• _Written exercise 1_
Reproduce the entire TWRP installation guide verbatim.
• _Written exercise 2_
In the records, take the stretch from the line containing "Out of the items" through the end of the records and output it with "evergreen tree" replaced by "pine tree", keeping everything else unchanged. Give only those lines.

--- Start of Document section ---

# Sticky  How to Install TWRP 2.0 (Linux)



## Rogan

Disclaimer:

I'm only providing this to ease the process of installing TWRP, some people are really unfamiliar with fastboot and a guide is always handy. If you brick your device, its on your own head. I'm only sharing how I went about installing TWRP.

Requirements: 

You must have access to adb and be rooted on your stock KF or be running cm7. You'll also need the fastboot binary, its attached to this post. Unzip the binary and place it into the Android SDK's Platform-tools folder. Also make sure that fastboot is executable. TWRP2 is here, place it in your Platform-tools folder as well. You should have everything you need to install TWRP now.

Connect your KF to you computer and open a terminal.

Navigate to your platform-tools folder



Code:


cd Path to platform-tools

Once here check to see your KF is recognized by ADB


Code:


sudo ADB devices

*Note you may have to use the command Sudo ./adb devices, it really depends on how you have your SDK setup.

--- End of Document section ---
--- Start of Extracted data ---

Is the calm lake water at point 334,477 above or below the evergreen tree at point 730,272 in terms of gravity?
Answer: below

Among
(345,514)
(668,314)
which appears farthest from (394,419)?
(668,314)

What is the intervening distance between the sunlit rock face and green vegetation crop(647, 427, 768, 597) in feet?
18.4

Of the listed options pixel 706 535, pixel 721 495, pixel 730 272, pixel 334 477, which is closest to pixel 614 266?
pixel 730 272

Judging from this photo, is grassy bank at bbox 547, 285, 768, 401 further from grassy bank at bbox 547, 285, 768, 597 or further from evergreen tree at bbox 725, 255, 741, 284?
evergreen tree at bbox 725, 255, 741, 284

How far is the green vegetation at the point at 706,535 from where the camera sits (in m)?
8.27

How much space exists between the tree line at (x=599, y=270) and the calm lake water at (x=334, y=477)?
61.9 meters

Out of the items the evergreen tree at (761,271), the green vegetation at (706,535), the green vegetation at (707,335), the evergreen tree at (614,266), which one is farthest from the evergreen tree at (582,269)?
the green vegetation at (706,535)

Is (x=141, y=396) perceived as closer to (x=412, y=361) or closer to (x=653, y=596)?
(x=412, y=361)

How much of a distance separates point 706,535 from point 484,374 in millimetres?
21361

--- End of Extracted data ---

• _Task answer 1_
# Sticky  How to Install TWRP 2.0 (Linux)



## Rogan

Disclaimer:

I'm only providing this to ease the process of installing TWRP, some people are really unfamiliar with fastboot and a guide is always handy. If you brick your device, its on your own head. I'm only sharing how I went about installing TWRP.

Requirements: 

You must have access to adb and be rooted on your stock KF or be running cm7. You'll also need the fastboot binary, its attached to this post. Unzip the binary and place it into the Android SDK's Platform-tools folder. Also make sure that fastboot is executable. TWRP2 is here, place it in your Platform-tools folder as well. You should have everything you need to install TWRP now.

Connect your KF to you computer and open a terminal.

Navigate to your platform-tools folder



Code:


cd Path to platform-tools

Once here check to see your KF is recognized by ADB


Code:


sudo ADB devices

*Note you may have to use the command Sudo ./adb devices, it really depends on how you have your SDK setup.

• _Task answer 2_
Out of the items the pine tree at (761,271), the green vegetation at (706,535), the green vegetation at (707,335), the pine tree at (614,266), which one is farthest from the pine tree at (582,269)?
the green vegetation at (706,535)

Is (x=141, y=396) perceived as closer to (x=412, y=361) or closer to (x=653, y=596)?
(x=412, y=361)

How much of a distance separates point 706,535 from point 484,374 in millimetres?
21361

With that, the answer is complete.